Quel modalité de désignation des agents « décroisés » ?
Qui est compétent pour ce transfert/où se déroule le dialogue social ? CTM de chaque ministère gestionnaire et CT des DDI…enfin si dialogue social il y a !
Quelle possibilité de refuser est laissée aux agents de ne pas basculer sur le BOP du MI ? Ou bien quelles modalités pour demander leur accord ?
Quel droit de remord ?
Au delà du transfert, quel mode d’alimentation des compétences dans la durée en préservant la diversité des parcours et compétences ?

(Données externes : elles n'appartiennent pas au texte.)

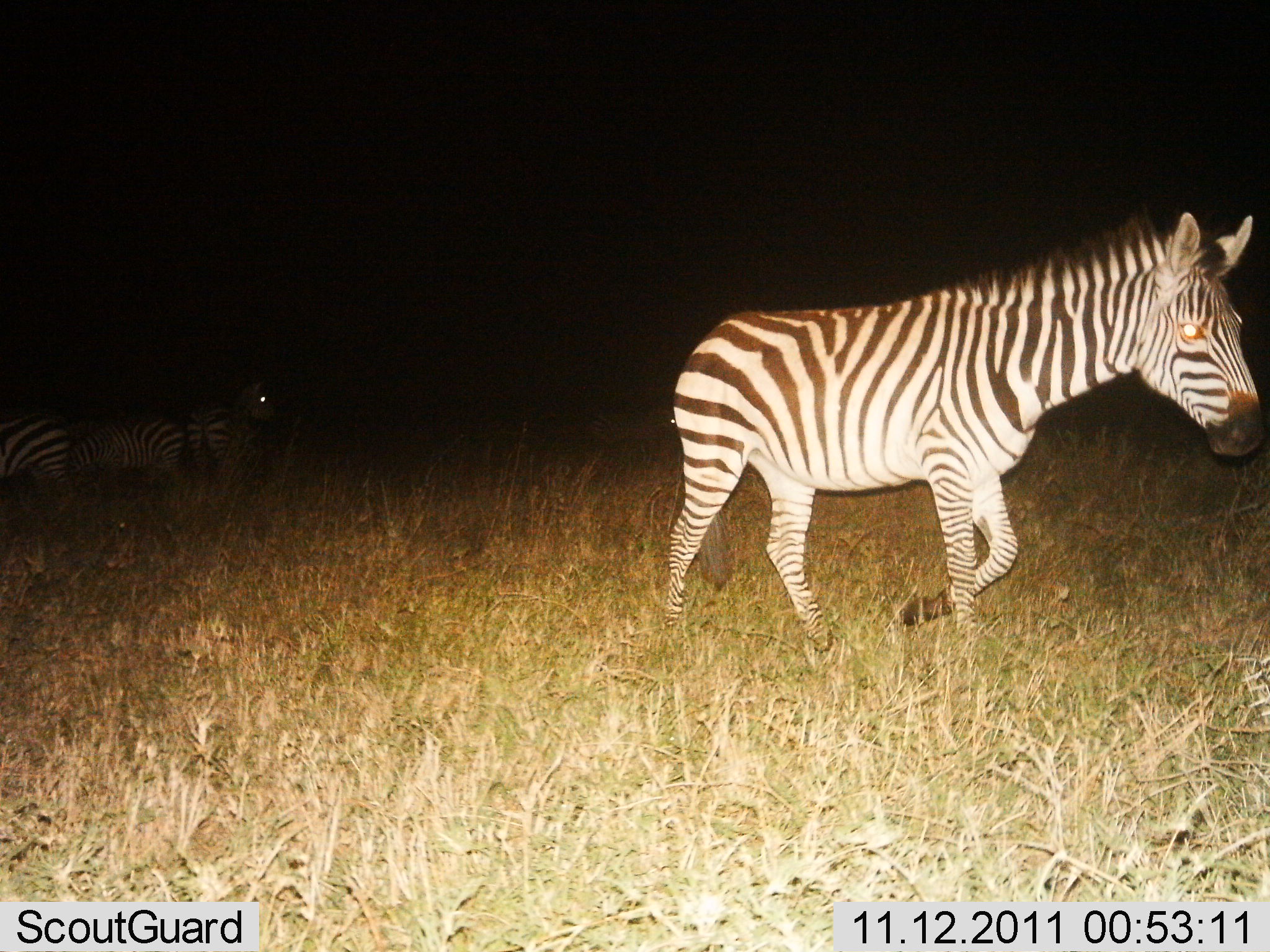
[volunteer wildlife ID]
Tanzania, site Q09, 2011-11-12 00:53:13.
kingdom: Animalia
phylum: Chordata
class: Mammalia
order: Perissodactyla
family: Equidae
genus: Equus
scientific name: Equus quagga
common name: plains zebra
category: zebra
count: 4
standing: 50%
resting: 0%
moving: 90%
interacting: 0%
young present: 0%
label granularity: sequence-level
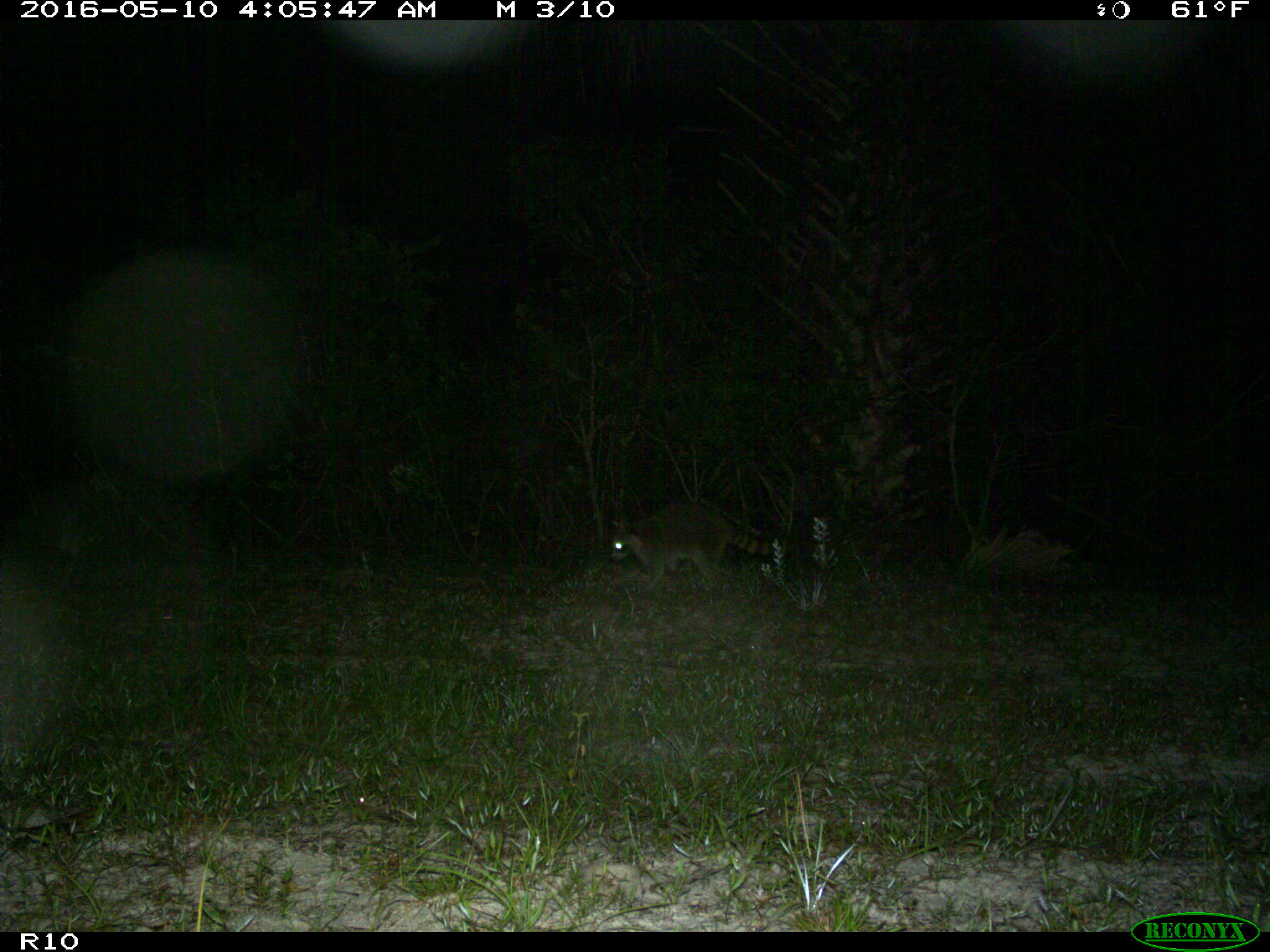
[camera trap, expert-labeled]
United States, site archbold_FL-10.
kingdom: Animalia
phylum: Chordata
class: Mammalia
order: Carnivora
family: Procyonidae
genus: Procyon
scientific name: Procyon lotor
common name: common raccoon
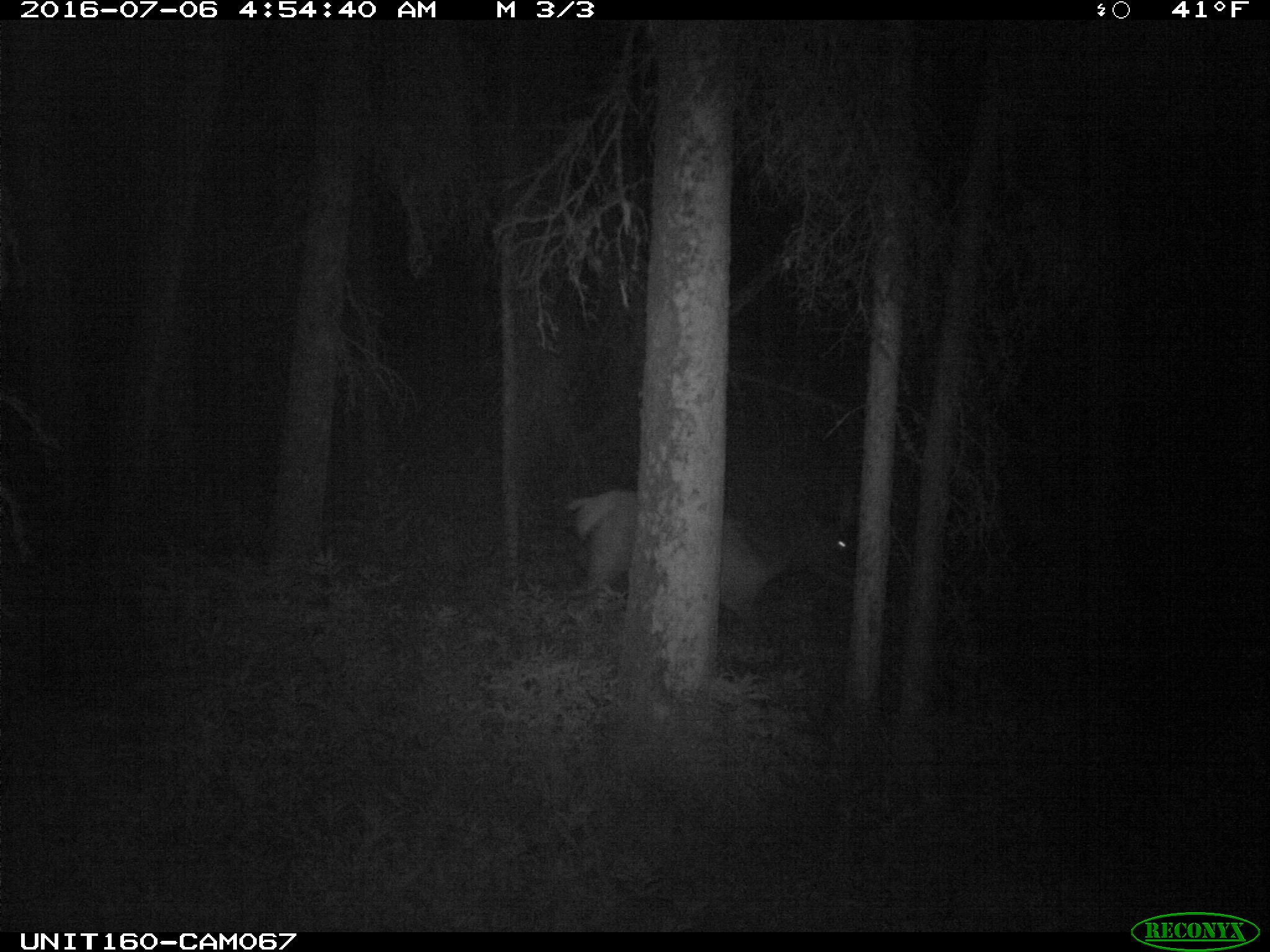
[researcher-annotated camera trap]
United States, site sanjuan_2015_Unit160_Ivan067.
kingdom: Animalia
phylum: Chordata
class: Mammalia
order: Artiodactyla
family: Cervidae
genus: Cervus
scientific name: Cervus elaphus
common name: red deer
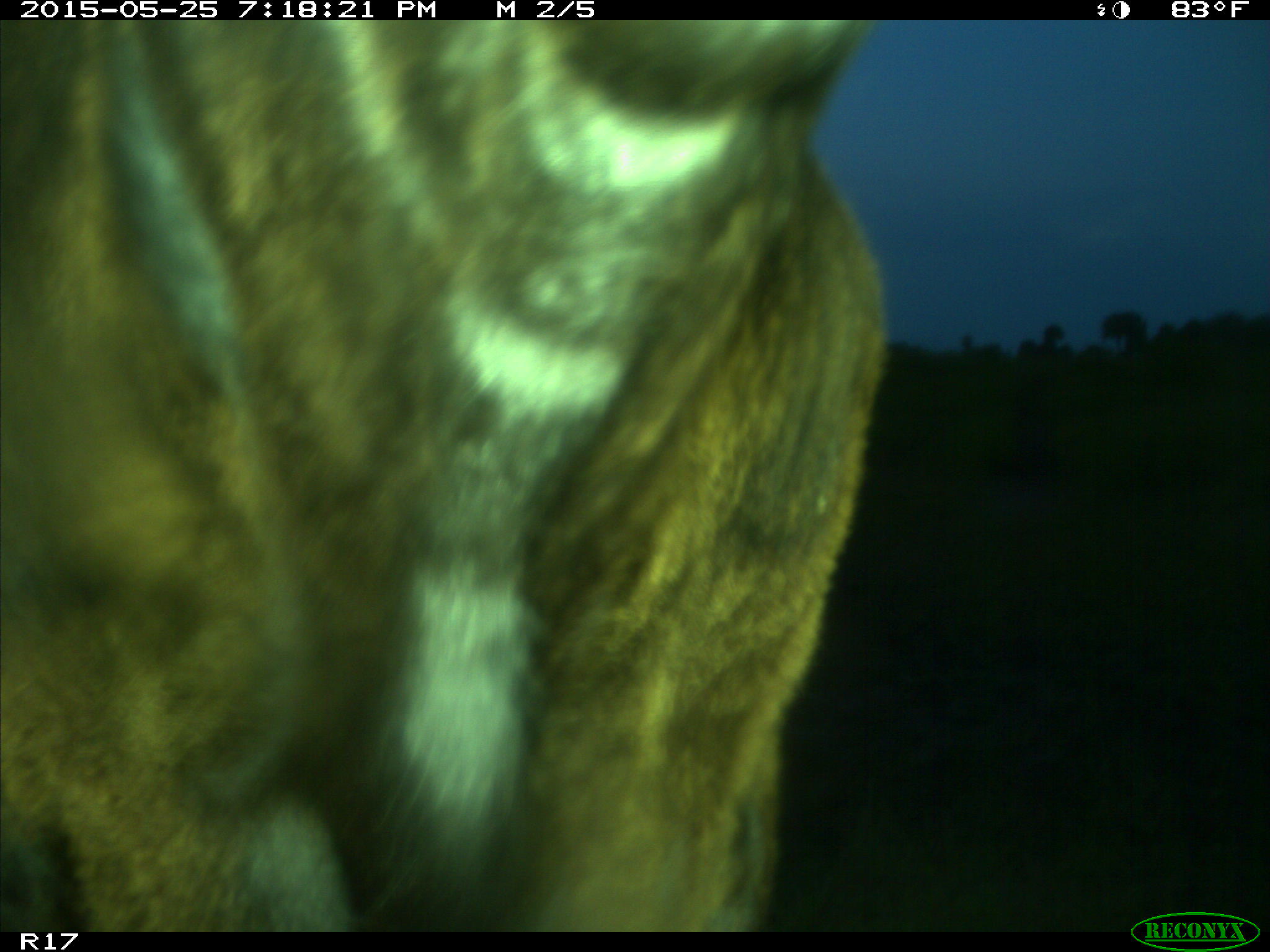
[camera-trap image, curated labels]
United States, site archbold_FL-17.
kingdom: Animalia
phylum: Chordata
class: Mammalia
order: Artiodactyla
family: Bovidae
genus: Bos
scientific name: Bos taurus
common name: domestic cow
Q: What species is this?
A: Bos taurus (domestic cow).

Quel risque d’enfermer les personnels dans une filière étanche dont ils ne pourront plus sortir, au détriment de l’enrichissement de leurs compétences ?
Pour FORCE OUVRIERE, viser un décroisement budgétaire individuel des missions liées à la sécurité et à la circulation routières en DDI serait suicidaire pour l’exercice de missions stratégiques pour l’Etat, pour la pérennité des compétences nécessaires, pour la cohérence et la robustesse de l’organisation dans les services, et remettraient une nouvelle fois en cause les droits des personnels.

En conséquence, FORCE OUVRIERE s’oppose à tout décroisement budgétaire opéré à l’échelle individuelle, et à toute tentative de détricotage des compétences des DDT(M) vers les préfectures !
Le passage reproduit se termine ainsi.